Data for this exercise:
★ ★ ★ ★ ★
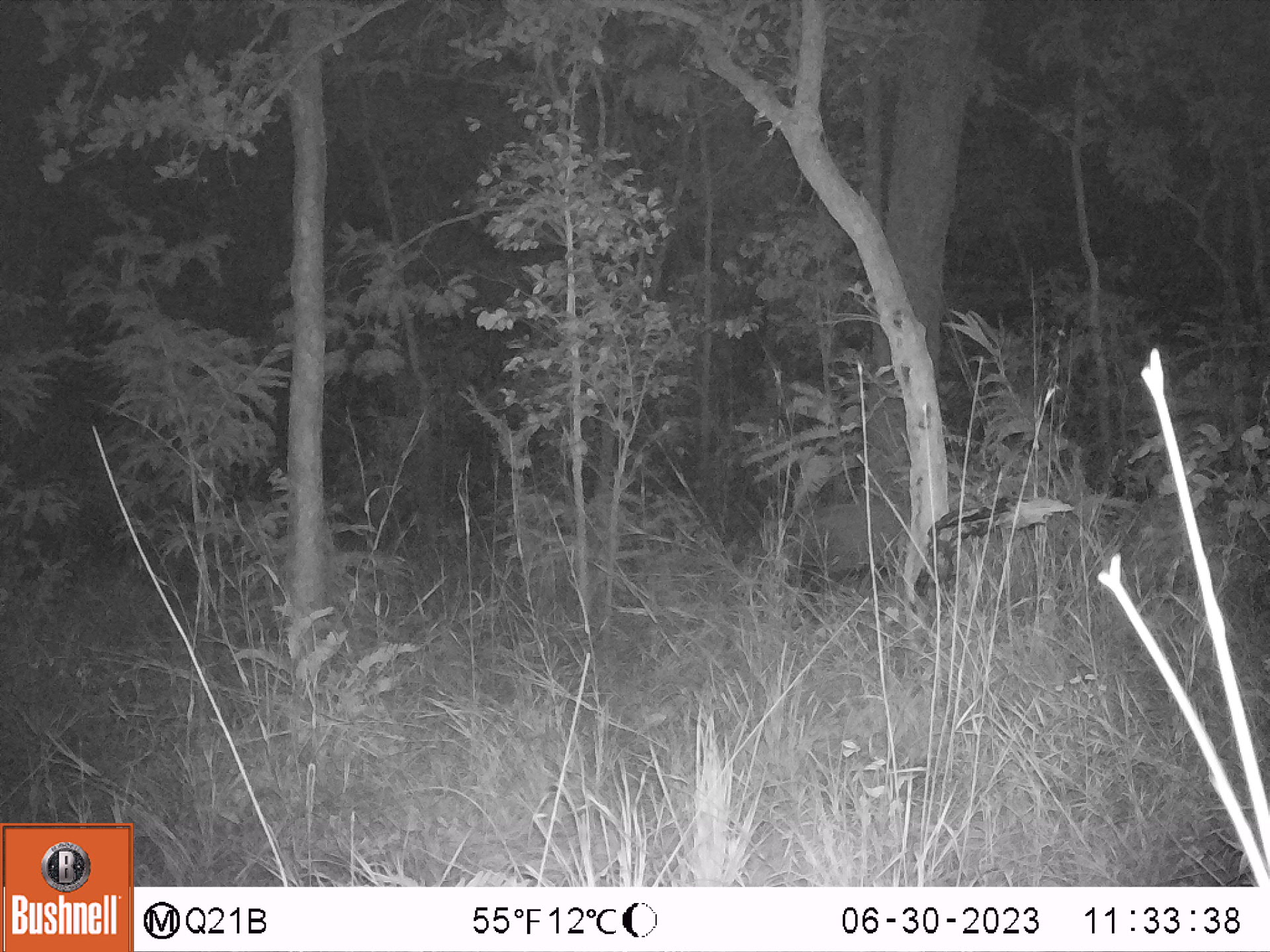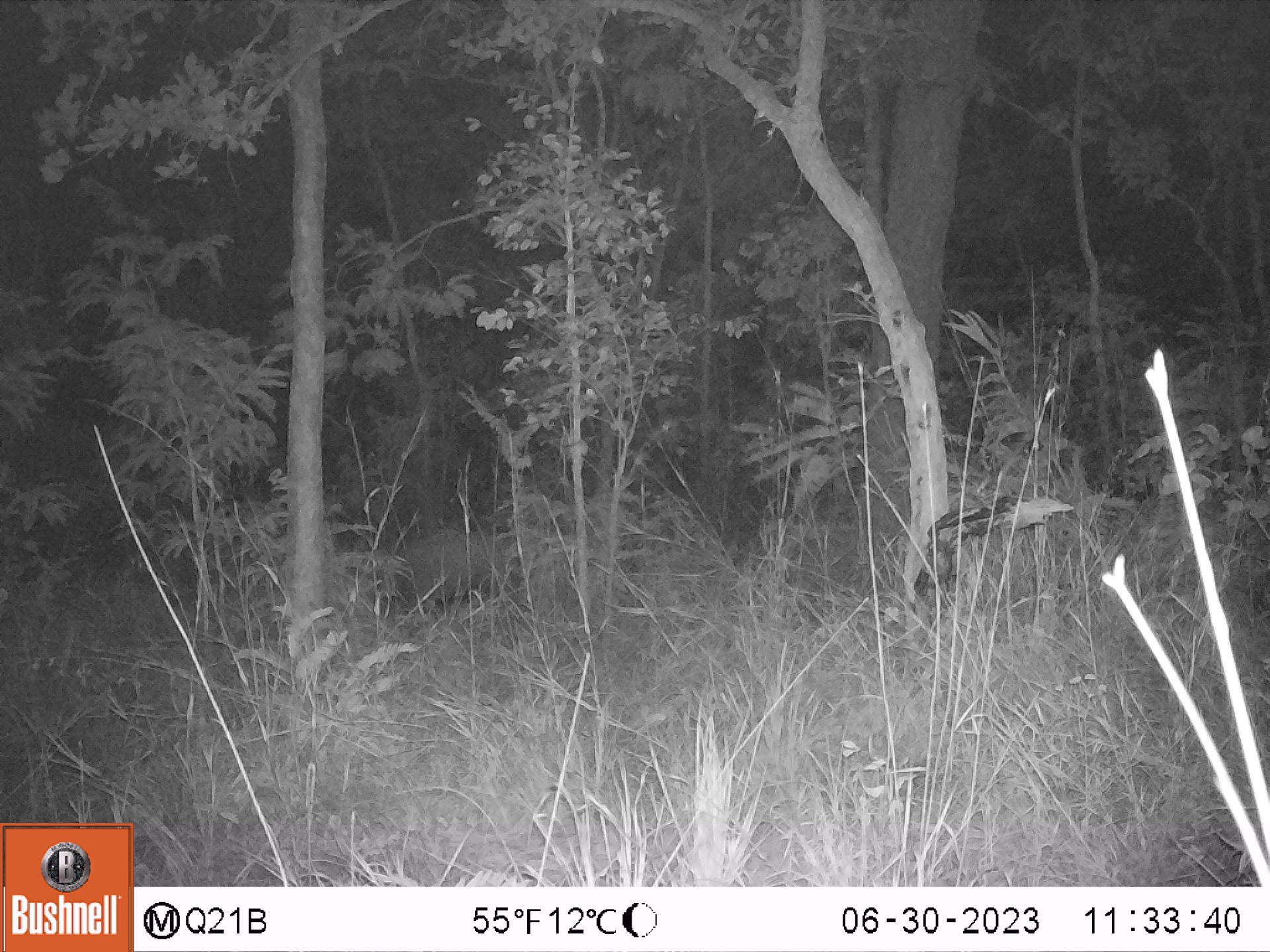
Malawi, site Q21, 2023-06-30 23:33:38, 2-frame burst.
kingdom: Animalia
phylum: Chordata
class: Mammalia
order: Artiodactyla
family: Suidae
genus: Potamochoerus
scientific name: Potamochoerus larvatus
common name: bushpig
★ ★ ★ ★ ★
Work to be completed: Reproduce every record above exactly, but leave out the pictures.

Result for this task:
Malawi, site Q21, 2023-06-30 23:33:38, 2-frame burst.
kingdom: Animalia
phylum: Chordata
class: Mammalia
order: Artiodactyla
family: Suidae
genus: Potamochoerus
scientific name: Potamochoerus larvatus
common name: bushpig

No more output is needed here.